The Board of Trustees selected the College's honorary degree recipients at last weekend's tri-annual meeting.

Harvard graduate Roger Angell will receive a doctorate of letters at graduation in May. His career started as a managing editor for a weekly magazine while he was stationed in the Pacific with the United States Army Air Forces.

His career then evolved to writing about baseball, becoming senior editor at The New Yorker, receiving such honors as the Authors Guild Award for Distinguished Service to American Letters, and most recently serving as a Kelly Writers House Fellow at the University of Pennsylvania in 2005.

Harvard Medical School Assistant Professor Nawal Nour has been selected to receive a doctorate in science. Nour serves as a physician and OB-GYN at Brigham and Women's Hospital in Boston, in addition to being the founder and director of its African Women's Health Center, the nation's only African health practice.

In 2003, Nour was awarded the MacArthur Foundation Fellowship for her national and international efforts to educate patients, families, and fellow doctors on the health and policy consequences of female circumcision.

Recipient of a doctorate in fine arts, Kiki Smith is a renowned graphic artist and sculptor. Her critically acclaimed work has been displayed in such places as the Museum of Modern Art in New York City, the Solomon R. Guggenheim Museum, the Metropolitan Museum of Art, the Museum of Contemporary Art in Los Angeles, and the Bowdoin College Museum of Art.

In 2000, Smith was awarded the Skowhegan Medal for Sculpture.

Doctorate of letters recipient Beverly Tatum serves as Spelman College president and is a nationally recognized expert on race relations. She has conducted research in the area of teen racial identity development, the impact of race in classrooms, and African-American families' experiences in predominantly white communities.

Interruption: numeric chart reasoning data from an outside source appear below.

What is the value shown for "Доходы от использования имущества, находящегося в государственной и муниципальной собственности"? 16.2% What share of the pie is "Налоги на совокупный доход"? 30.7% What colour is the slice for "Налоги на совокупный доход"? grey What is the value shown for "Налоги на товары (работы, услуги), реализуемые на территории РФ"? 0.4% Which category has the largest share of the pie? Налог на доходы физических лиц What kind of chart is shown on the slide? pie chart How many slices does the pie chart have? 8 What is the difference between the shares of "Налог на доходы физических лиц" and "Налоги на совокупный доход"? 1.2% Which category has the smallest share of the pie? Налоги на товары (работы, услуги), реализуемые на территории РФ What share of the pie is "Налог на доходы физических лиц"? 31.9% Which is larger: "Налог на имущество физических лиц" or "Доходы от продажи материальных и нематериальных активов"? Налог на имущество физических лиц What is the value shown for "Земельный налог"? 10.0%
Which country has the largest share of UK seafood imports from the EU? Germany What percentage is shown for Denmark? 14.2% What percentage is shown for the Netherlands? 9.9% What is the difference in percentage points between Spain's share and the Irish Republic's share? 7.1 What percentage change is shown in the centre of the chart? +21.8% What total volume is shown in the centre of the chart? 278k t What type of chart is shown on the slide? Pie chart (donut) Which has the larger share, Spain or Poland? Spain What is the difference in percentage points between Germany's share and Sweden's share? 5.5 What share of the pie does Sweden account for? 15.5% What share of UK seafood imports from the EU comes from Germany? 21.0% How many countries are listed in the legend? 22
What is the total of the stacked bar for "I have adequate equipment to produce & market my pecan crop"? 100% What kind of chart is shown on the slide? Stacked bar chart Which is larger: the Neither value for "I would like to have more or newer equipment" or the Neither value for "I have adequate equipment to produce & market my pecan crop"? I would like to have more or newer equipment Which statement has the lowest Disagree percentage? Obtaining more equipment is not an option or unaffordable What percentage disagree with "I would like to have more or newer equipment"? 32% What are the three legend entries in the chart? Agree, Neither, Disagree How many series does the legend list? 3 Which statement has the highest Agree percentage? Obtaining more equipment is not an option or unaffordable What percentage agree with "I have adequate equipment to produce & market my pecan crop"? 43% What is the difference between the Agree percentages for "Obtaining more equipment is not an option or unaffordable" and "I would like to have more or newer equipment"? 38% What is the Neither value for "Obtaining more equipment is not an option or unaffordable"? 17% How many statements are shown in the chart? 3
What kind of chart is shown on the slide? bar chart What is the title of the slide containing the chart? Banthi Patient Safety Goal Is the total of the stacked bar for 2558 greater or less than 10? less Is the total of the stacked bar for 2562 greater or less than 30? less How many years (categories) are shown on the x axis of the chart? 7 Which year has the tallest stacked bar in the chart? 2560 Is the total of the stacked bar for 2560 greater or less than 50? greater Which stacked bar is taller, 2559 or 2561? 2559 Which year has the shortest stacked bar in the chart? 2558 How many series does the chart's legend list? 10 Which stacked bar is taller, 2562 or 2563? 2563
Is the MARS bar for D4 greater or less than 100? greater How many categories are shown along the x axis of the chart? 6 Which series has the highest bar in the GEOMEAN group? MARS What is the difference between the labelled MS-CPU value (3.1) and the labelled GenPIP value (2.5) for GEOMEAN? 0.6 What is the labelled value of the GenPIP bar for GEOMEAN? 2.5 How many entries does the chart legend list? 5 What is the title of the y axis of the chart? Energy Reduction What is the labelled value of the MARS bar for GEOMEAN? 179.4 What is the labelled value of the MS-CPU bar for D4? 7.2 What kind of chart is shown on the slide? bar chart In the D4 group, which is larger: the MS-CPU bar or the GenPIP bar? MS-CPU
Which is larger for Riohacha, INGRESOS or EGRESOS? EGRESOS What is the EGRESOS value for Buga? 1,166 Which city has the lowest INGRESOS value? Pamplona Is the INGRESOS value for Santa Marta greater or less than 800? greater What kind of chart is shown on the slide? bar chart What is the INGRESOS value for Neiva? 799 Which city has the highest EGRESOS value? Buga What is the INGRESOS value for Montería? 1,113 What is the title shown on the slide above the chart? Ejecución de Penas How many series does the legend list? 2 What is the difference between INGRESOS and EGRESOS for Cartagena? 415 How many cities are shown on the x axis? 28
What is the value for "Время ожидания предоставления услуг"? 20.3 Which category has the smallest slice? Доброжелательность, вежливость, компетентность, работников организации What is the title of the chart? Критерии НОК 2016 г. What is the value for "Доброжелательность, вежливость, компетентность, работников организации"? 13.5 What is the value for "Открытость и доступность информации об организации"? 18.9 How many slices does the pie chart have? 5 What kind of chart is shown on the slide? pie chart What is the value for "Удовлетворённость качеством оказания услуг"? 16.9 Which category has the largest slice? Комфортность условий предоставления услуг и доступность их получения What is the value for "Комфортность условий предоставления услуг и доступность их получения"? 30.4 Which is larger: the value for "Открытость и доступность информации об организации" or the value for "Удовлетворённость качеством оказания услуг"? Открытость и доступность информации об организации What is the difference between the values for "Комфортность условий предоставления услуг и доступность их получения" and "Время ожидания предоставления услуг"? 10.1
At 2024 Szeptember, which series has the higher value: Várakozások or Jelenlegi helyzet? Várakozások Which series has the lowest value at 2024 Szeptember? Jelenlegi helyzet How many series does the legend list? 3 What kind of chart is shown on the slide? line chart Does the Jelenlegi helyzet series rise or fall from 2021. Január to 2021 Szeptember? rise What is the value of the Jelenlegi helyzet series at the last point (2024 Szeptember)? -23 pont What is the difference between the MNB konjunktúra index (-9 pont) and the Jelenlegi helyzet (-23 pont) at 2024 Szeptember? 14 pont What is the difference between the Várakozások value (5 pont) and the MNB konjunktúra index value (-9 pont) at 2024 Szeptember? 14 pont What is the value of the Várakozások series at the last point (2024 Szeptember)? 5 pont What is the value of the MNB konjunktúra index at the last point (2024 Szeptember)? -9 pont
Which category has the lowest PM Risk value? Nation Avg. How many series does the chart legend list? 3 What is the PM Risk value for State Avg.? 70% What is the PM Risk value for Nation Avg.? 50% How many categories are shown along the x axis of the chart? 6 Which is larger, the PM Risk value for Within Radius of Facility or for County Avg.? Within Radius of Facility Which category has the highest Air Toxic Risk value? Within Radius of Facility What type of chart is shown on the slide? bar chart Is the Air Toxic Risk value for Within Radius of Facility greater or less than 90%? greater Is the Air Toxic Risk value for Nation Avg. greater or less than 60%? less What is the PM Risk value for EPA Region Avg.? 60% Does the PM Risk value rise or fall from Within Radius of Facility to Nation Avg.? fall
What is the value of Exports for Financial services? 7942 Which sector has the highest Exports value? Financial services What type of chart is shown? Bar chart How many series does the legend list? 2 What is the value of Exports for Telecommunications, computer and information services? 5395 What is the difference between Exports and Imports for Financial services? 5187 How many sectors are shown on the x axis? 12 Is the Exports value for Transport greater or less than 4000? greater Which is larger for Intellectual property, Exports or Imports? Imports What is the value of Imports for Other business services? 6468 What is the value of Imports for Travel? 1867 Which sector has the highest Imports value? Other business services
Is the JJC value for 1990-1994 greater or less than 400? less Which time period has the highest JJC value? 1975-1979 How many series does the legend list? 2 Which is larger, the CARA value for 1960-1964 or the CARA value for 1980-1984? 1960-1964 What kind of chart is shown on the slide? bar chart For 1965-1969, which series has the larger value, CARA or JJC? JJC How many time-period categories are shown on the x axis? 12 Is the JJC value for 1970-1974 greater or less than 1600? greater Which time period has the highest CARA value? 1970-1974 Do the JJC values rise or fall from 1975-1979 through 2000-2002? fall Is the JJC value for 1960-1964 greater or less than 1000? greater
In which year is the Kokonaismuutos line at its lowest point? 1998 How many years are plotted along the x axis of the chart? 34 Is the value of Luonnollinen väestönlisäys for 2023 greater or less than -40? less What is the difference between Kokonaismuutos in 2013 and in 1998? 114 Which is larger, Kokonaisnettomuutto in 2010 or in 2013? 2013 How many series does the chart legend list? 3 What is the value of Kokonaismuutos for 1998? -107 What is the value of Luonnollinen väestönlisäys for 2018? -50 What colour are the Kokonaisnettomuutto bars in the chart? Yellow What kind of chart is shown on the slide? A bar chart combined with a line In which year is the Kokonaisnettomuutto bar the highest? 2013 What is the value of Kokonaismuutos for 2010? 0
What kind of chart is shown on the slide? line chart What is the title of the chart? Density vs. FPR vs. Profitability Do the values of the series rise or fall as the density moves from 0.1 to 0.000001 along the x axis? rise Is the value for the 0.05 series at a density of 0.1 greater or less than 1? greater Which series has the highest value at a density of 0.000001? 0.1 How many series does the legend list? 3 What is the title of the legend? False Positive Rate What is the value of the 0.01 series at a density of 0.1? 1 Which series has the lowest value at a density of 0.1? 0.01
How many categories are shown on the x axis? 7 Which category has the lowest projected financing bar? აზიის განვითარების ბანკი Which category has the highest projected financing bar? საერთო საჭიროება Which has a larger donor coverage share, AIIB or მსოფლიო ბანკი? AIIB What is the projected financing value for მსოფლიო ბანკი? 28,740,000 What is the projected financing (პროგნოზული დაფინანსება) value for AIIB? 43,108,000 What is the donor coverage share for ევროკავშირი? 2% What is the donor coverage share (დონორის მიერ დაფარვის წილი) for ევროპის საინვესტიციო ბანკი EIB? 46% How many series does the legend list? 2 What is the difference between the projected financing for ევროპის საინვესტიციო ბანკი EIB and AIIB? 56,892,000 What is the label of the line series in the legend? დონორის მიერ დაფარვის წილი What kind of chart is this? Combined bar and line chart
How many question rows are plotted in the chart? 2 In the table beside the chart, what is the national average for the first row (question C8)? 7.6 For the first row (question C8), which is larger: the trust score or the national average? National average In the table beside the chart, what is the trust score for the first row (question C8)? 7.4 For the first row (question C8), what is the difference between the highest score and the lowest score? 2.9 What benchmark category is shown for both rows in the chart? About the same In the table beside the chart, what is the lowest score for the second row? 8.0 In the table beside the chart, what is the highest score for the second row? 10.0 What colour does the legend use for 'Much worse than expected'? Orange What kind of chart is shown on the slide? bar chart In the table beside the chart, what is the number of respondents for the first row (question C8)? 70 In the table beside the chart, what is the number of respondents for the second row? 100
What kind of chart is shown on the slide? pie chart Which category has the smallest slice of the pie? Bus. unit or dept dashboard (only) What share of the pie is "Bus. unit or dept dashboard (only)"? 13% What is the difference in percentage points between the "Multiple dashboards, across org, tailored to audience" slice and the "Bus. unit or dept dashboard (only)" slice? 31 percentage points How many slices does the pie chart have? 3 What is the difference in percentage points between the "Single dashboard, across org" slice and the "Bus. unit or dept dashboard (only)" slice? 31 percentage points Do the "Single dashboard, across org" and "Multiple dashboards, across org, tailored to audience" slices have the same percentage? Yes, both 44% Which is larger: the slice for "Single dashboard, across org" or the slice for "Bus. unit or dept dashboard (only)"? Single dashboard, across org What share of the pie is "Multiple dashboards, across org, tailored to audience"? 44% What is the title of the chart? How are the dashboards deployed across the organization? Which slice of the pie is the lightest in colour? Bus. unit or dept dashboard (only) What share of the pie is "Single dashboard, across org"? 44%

Among her books are "Assimilation Blues: Black Families in a White Community" (1987) and "'Why Are All the Black Kids Sitting Together in the Cafeteria?' and Other Conversations about Race" (1997).

Doctorate of laws recipient Donald M. Zuckert '56 began his involvement with Bowdoin College as a student, and moved on to leadership roles ranging from overseer of the College in 1987 to chair of the Board of Trustees from 2002 to 2005 and finally to trustee emeritus in 2005.

In 1986, Zuckert also established the Donald M. Zuckert Visiting Professorship, aimed at attracting individuals from government or the arts to teach at Bowdoin and provide public lectures and performances.

Following Bowdoin tradition, the College's 201st Commencement Exercises, slated to be held on May 27, 2006, will include events with the honorary degree recipients as well a keynote address by an honorary degree recipient.